Gemitaiz has created a “band” album
With “Elsewhere”, Gemitaiz signs a personal and at the same time collective work: a record “from band”, one of the best of his careerwhich puts his world, his visions, his story at the center, but in one dimension wider and more shared. The writing and the music remain the underlying theme of an album played and layered, where rap, jazz, fragments of reggae, rock-blues, gospel and choirs find space, a natural tribute to black musicall intertwined with a nice taste for melody and some sensual atmospheres in the more love songs. “Elsewhere”, which arrives three years after “Eclissi”, it is the natural evolution of the Roman artist’s path: the elements scattered over the years they return compact, mature, collected in a single form. And it will be live, with a band, one hundred percent, that this project will find its fullest, most definitive dimension.
In the more purely instrumental part, which reaches the top in pieces like “Come on you”in which they stand out Rodrigo D’Erasmo, Carmine Iuvone and Riccardo Cardelliwe manage to give an almost cinematic breath to the sound of the album in which even the percussive and drum moments by Fabio Rondanini or those of bass by Daniele Dezi, or Orang3, which together with Frenetik represents a certainty also on the production front. Precisely these oscillate between novelty and roots, some were signed by Gem himself, others have the stamp of historical collaborators such as Mace, “Flowman” and “Think” they are of the highest leveland are capable of giving continuity and impetus to its evolution. Even the featuring (the French singer Mathilde Fernandez, Salmo, Neffa and Ele A, Coez, Venerus and MadMan, Meg, Joshua and Danno) are all inserted appropriately: they do not respond to industrial or streaming logic, but really serve the narrative. A concrete example: Meg in “The Night” it literally gives voice to the night and becomes its atmosphere and substance.
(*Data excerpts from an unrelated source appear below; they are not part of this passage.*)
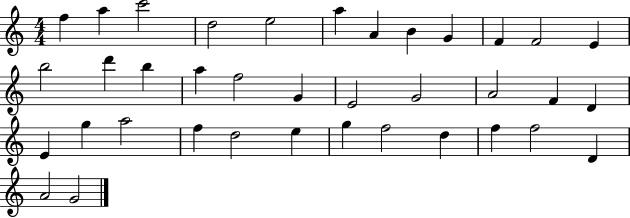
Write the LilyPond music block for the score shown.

{
  \clef treble
  \numericTimeSignature
  \time 4/4
  \key c \major
  f''4 a''4 c'''2 | d''2 e''2 | a''4 a'4 b'4 g'4 | f'4 f'2 e'4 | \break b''2 d'''4 b''4 | a''4 f''2 g'4 | e'2 g'2 | a'2 f'4 d'4 | \break e'4 g''4 a''2 | f''4 d''2 e''4 | g''4 f''2 d''4 | f''4 f''2 d'4 | \break a'2 g'2 | \bar "|."
}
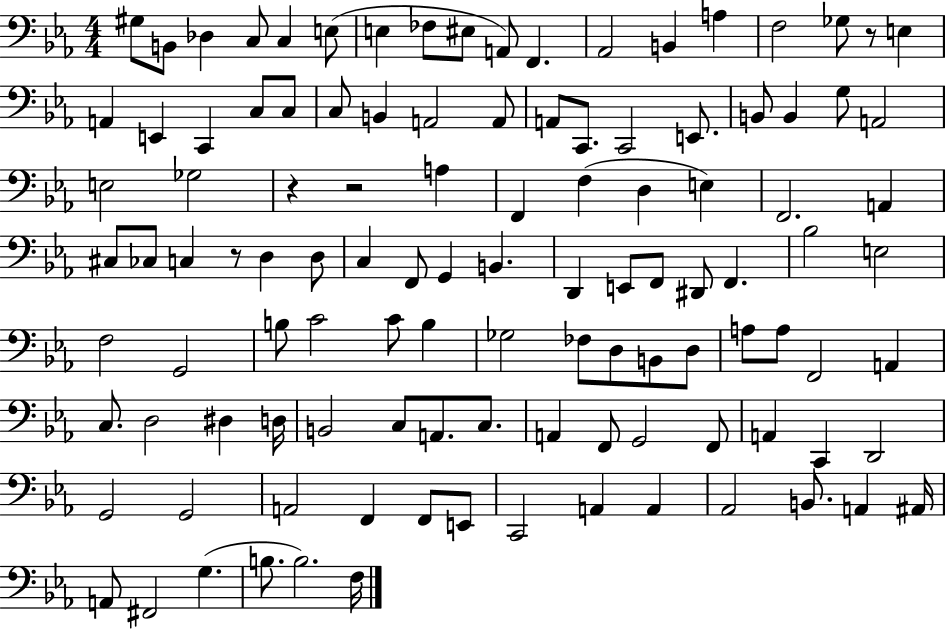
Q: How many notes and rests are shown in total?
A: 112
In “Elsewhere” there is a desire for elsewhere: Gemitaiz speaks of another world because what he sees today is burning, tired, devoid of love, empathy and, on a musical level, suffocated by the industry. But this momentum is not an escape: it is a mental space in which to resist, hope, continue to impact reality. An alternative space. He says it already in the opening of the album, he himself who, precisely, has never been afraid to expose himself: “You know, I don’t remember seeing you in the square or on a stage when the sea is rough”. The theme of “representing” is also central: a question that contemporary rap often leaves out and which becomes essential here. Gemitaiz asks himself who he is making music for and in the title track he answers clearly: “I do it for you who feel different and heal those deep cutsIn “Up in the Air” he opens up about the personal, “I saw my father, his illness“, and still chooses to be on the side of those who “he never had a choice“. He represents those who are on the margins, those who carry their own wounds, those who live outside the spotlight. In “Come on you” reality breaks down the door, but, when good and evil seem to merge, we must make an effort to carry out an exercise of identification, running away from easy judgements.
Among the songs that testify to his authorial growth is “Thinks”one of the most intense episodes of the album: an invitation to read one’s life within a broader horizon. When it seems like everything is going wrong, Gemitaiz remember that there are those who never have a good “round”, those who receive nothing from existence. It is not a do-gooder speech, but an exercise in clarity: accepting reality for what it is, without victimization or self-pity. “Brother & Sister”in this sense, is a hymn of hope in which even just one song, in the darkest times, “can keep us standing”. In the final piece, “Apathy”, through the sample of “I’m Going to Rise” by Annie & The Caldwells, the entire struggle between the artist and the roughness of reality is concentrated. Overcoming apathy, the thought that nothing can be done, that we cannot have an impact on today, is a central point: Gemitaiz, through gritted teethaware of having to pay a price, rejects this idea and says clearly that we must not let ourselves be brought down. At the end he states: “Sooner or later, I shine“. A manifesto. The album, despite being very nocturnal, reveals a warm light, which reminds us of how, sooner or later, we can all save ourselves, becoming even maybe just for a day “heroes” of our daily life, as David Bowie would have said, through love and improvement.